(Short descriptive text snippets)
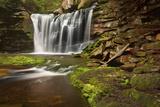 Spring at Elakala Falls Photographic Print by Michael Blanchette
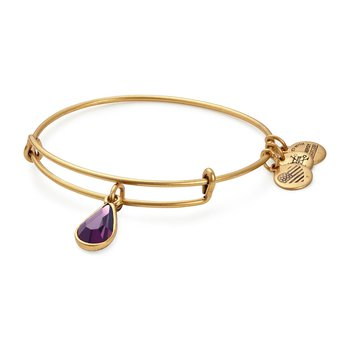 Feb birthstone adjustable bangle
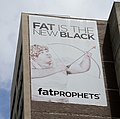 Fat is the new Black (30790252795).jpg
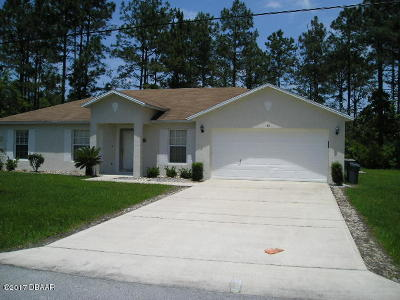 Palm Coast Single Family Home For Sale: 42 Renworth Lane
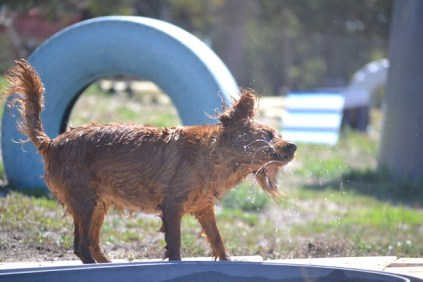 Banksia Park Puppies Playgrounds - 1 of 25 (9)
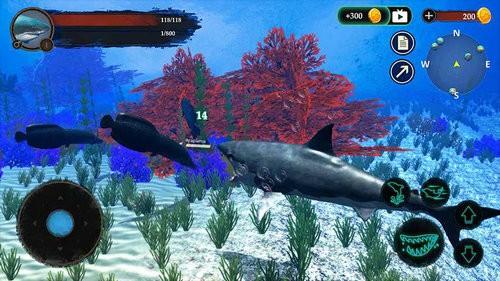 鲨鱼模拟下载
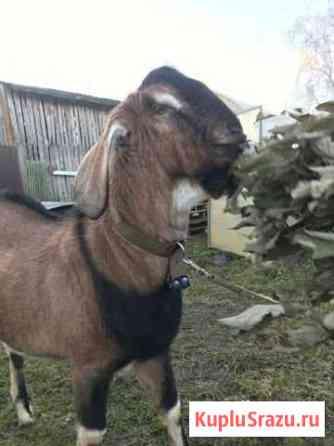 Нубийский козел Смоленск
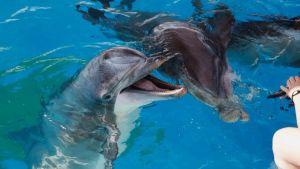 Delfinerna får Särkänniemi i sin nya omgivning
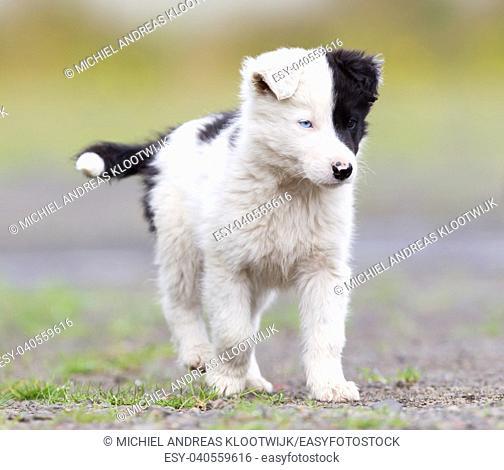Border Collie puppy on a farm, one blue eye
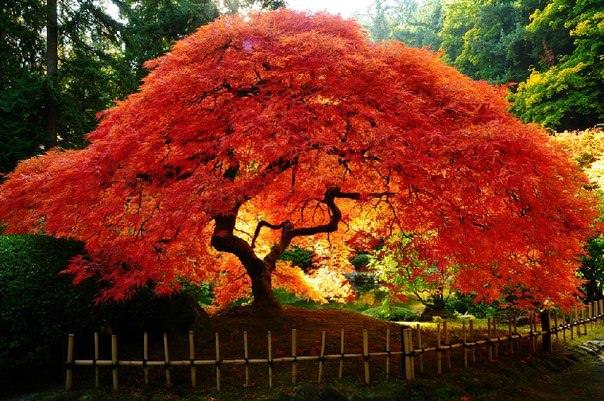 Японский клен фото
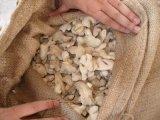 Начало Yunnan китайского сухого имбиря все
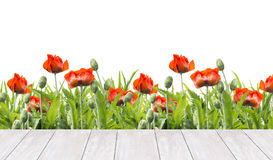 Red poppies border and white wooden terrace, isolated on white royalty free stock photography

_Task instructions:_
Write down all the entries exactly, but not the pictures they hold.

_Answer to this exercise:_
 Spring at Elakala Falls Photographic Print by Michael Blanchette
 Feb birthstone adjustable bangle
 Fat is the new Black (30790252795).jpg
 Palm Coast Single Family Home For Sale: 42 Renworth Lane
 Banksia Park Puppies Playgrounds - 1 of 25 (9)
 鲨鱼模拟下载
 Нубийский козел Смоленск
 Delfinerna får Särkänniemi i sin nya omgivning
Border Collie puppy on a farm, one blue eye
 Японский клен фото
 Начало Yunnan китайского сухого имбиря все
 Red poppies border and white wooden terrace, isolated on white royalty free stock photography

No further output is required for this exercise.